3.3. Presumptions and Effect of Certain Proceedings. Except as otherwise expressly provided in this Agreement, the Indemnitee shall be presumed to be entitled to indemnification under this Agreement upon submission of a request for indemnification, together with the Supporting Documentation in accordance with Section 3.2.1, and thereafter the Company shall have the burden of proof to overcome that presumption in reaching a contrary determination. In any event, if the person or persons empowered under Section 3.2 to determine entitlement to indemnification shall not have been appointed or shall not have made a determination within sixty (60) days after receipt by the Company of the request therefor together with the Supporting Documentation, the Indemnitee shall be deemed to be entitled to indemnification and shall be entitled to such indemnification unless (A) the Indemnitee misrepresented or failed to disclose a material fact in making the request for indemnification or in the Supporting Documentation or (B) such indemnification is prohibited by law. The termination of any Proceeding described in Section 1, or of any claim, issue or matter herein, by judgment, order, settlement or conviction, or upon a plea of nolo contendere or its equivalent, shall not, of itself, adversely affect the right of the Indemnitee to indemnification or create a presumption that the Indemnitee did not act in good faith and in a manner which the Indemnitee reasonably believed to be in or not opposed to the best interests of the Company or, with respect to any criminal Proceeding, that the Indemnitee had reasonable cause to believe that the Indemnitee’s conduct was unlawful.

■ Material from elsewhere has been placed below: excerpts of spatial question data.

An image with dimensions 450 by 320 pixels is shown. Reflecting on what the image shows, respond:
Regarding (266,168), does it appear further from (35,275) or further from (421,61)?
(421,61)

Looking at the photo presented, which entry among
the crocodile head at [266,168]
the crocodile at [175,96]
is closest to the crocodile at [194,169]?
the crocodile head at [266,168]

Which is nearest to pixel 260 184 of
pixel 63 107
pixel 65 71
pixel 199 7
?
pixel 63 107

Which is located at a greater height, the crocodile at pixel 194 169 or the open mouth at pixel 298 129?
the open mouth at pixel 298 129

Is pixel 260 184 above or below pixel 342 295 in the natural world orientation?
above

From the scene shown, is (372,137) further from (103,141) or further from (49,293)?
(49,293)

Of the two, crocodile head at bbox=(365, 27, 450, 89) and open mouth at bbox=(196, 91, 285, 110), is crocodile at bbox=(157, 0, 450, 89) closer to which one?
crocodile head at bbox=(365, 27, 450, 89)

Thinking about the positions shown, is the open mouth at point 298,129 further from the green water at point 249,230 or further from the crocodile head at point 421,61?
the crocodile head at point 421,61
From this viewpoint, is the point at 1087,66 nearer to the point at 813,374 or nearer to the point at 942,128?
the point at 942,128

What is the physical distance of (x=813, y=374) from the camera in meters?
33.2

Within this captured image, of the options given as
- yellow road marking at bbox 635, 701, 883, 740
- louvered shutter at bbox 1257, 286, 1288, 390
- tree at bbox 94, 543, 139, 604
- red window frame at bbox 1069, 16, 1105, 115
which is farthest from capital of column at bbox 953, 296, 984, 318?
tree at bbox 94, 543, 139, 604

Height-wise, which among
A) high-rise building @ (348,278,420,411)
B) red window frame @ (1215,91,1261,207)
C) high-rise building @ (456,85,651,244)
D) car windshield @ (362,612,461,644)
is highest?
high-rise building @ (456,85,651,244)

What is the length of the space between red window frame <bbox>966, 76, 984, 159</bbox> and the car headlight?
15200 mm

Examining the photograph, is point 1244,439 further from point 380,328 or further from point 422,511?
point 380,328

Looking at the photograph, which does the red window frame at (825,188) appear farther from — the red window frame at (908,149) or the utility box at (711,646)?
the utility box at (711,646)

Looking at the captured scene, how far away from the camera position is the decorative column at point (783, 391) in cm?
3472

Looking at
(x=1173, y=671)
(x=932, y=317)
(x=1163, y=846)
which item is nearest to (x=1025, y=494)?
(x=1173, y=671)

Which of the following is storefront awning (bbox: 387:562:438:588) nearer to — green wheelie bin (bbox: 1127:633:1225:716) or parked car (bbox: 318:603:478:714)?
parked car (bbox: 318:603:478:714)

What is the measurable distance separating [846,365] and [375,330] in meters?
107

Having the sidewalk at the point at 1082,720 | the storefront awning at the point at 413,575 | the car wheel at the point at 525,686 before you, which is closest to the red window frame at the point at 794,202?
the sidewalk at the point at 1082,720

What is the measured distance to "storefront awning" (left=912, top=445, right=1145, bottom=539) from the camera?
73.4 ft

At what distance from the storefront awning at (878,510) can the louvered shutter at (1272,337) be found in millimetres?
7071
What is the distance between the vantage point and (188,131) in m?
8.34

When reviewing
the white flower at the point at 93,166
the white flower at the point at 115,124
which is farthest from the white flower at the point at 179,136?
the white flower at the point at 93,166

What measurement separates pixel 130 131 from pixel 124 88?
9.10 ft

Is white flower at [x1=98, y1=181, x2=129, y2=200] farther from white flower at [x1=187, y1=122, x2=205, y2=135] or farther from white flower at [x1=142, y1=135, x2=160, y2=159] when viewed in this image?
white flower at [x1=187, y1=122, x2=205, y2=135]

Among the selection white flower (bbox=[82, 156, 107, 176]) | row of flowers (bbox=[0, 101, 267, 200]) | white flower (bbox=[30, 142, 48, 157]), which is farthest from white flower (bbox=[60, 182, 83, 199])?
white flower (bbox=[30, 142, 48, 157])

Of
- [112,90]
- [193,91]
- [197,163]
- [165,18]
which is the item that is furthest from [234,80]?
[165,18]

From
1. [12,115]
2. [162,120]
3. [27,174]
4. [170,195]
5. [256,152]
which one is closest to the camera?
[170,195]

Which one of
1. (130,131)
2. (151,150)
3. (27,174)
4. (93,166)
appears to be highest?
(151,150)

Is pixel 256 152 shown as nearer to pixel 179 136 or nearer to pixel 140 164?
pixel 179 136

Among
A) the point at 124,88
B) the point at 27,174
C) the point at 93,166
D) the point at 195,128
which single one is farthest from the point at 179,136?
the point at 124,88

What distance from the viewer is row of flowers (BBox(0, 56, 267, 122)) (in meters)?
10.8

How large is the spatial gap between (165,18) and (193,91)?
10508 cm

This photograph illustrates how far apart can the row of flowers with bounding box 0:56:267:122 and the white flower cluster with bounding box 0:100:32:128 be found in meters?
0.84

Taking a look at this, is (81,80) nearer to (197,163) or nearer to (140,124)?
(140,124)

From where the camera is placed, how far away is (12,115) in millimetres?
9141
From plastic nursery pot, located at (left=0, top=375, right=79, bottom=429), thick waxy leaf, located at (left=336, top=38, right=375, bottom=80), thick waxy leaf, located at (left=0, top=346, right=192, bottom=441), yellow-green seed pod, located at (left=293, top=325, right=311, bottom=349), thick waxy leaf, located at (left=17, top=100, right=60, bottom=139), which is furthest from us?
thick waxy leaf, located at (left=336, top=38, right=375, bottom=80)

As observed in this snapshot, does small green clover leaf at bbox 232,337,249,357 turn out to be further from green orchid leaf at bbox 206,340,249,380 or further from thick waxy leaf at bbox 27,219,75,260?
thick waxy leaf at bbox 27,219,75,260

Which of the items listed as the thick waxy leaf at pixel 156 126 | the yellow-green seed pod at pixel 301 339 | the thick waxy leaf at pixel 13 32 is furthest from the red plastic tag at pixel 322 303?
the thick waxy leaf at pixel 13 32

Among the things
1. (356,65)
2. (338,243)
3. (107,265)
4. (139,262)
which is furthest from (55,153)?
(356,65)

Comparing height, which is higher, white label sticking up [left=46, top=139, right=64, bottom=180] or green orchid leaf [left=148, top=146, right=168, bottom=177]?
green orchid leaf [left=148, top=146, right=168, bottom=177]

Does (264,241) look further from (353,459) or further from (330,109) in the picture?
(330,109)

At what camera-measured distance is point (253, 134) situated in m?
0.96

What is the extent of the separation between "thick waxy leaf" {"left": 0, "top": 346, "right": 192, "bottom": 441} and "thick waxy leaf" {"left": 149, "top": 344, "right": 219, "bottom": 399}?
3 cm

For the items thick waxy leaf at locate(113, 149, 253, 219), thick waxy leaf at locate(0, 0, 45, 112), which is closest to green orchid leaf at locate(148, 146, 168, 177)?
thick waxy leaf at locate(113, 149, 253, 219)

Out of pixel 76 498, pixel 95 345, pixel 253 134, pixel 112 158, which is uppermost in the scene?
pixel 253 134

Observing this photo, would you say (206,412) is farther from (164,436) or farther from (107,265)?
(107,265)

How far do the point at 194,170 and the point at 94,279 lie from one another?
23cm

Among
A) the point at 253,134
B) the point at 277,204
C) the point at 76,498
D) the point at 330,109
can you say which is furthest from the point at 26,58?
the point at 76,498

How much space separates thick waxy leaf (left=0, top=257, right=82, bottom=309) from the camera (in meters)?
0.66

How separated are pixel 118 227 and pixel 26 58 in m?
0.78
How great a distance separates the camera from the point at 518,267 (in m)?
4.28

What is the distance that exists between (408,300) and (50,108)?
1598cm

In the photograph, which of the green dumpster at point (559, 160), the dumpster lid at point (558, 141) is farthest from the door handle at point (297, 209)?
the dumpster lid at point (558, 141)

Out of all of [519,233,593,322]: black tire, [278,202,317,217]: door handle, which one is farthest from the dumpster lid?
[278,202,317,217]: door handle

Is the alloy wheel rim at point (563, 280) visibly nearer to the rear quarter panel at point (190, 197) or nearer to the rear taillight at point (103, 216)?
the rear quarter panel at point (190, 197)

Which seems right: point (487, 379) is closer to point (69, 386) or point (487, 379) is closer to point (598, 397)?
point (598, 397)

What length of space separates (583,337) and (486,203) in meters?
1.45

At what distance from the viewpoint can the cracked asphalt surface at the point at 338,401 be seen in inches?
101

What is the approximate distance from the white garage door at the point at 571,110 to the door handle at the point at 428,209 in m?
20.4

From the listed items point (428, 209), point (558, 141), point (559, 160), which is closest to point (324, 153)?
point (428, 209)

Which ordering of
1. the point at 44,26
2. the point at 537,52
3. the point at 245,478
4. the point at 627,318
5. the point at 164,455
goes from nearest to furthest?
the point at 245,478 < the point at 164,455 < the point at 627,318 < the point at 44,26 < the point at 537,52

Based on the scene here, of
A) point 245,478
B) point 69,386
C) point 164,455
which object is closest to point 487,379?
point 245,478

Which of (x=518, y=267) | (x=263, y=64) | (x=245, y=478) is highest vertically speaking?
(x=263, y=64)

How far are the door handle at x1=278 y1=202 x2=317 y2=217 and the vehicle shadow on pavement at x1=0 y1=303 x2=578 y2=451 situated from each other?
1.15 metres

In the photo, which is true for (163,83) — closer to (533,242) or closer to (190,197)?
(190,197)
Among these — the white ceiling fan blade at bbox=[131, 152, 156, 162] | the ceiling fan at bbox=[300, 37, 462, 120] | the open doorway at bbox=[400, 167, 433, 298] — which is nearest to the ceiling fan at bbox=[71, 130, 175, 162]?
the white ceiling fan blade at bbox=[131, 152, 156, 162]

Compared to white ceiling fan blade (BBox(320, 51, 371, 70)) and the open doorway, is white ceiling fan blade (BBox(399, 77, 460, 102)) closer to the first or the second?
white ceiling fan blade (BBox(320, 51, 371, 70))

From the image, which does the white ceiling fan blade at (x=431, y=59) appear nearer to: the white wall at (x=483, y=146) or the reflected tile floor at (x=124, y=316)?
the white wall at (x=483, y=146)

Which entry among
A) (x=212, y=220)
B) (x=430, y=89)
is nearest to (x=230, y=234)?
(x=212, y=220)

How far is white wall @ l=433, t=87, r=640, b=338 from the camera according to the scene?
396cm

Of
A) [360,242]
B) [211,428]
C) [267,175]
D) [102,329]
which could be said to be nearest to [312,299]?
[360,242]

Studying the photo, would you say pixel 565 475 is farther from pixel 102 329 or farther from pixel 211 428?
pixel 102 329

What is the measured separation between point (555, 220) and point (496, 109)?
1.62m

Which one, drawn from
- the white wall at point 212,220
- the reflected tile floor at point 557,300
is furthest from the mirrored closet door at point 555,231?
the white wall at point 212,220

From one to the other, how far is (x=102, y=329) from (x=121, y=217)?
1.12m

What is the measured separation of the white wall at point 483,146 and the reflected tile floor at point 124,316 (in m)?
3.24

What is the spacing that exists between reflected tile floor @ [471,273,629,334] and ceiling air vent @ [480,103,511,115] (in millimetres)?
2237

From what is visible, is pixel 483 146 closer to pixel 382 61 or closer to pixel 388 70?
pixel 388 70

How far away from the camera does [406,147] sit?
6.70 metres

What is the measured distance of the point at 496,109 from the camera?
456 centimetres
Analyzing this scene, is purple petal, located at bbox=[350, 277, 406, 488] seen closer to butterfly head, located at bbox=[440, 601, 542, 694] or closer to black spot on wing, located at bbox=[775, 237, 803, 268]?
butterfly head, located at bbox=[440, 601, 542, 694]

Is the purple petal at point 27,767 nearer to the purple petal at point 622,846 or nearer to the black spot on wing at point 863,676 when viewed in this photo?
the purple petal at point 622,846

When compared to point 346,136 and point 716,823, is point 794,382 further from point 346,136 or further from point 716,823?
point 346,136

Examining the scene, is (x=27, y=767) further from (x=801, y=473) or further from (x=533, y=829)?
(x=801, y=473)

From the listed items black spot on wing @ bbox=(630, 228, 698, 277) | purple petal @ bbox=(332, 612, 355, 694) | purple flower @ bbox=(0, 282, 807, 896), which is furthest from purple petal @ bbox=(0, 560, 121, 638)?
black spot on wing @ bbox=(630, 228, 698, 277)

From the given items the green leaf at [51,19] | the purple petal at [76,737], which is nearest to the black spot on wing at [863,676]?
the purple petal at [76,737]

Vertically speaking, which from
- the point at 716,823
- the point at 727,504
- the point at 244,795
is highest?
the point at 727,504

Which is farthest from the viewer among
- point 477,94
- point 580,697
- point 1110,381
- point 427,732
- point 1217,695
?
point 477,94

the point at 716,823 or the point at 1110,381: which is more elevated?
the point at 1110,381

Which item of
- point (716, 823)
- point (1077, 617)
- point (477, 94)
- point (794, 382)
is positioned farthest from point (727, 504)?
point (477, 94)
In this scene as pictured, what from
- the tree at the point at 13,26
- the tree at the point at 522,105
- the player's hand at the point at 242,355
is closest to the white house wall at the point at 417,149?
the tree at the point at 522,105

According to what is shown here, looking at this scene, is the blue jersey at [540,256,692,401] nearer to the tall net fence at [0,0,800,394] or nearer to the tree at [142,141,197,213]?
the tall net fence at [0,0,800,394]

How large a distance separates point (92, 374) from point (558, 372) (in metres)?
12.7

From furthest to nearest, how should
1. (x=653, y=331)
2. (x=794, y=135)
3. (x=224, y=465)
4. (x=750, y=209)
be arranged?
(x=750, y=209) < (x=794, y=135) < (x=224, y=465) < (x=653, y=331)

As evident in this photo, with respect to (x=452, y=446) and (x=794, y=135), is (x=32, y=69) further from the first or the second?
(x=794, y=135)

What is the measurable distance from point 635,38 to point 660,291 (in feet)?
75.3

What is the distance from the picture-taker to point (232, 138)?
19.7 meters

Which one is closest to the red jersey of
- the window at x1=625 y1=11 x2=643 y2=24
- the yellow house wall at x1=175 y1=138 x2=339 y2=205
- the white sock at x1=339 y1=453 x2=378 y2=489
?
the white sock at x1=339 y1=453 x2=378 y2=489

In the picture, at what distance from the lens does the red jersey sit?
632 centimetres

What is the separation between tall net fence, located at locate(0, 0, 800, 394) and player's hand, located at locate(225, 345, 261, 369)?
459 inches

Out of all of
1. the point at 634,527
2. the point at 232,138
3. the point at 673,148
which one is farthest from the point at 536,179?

3.4. Remedies of the Indemnitee.
3.4.1. In the event that a determination is made pursuant to Section 3.2 that the Indemnitee is not entitled to indemnification under this Agreement, the Indemnitee shall be entitled to seek an adjudication of the Indemnitee’s entitlement to such indemnification either, at the Indemnitee’s sole option, in (x) an appropriate court of the State of Georgia or any other court of competent jurisdiction or (y) an arbitration to be conducted by a single arbitrator pursuant to the rules of the American Arbitration Association; it being understood that any such judicial proceeding or arbitration shall be de novo and the Indemnitee shall not be prejudiced by reason of any adverse determination made pursuant to Section 3.2, and the Company shall have the burden of proving that the Indemnitee is not entitled to indemnification under this Agreement.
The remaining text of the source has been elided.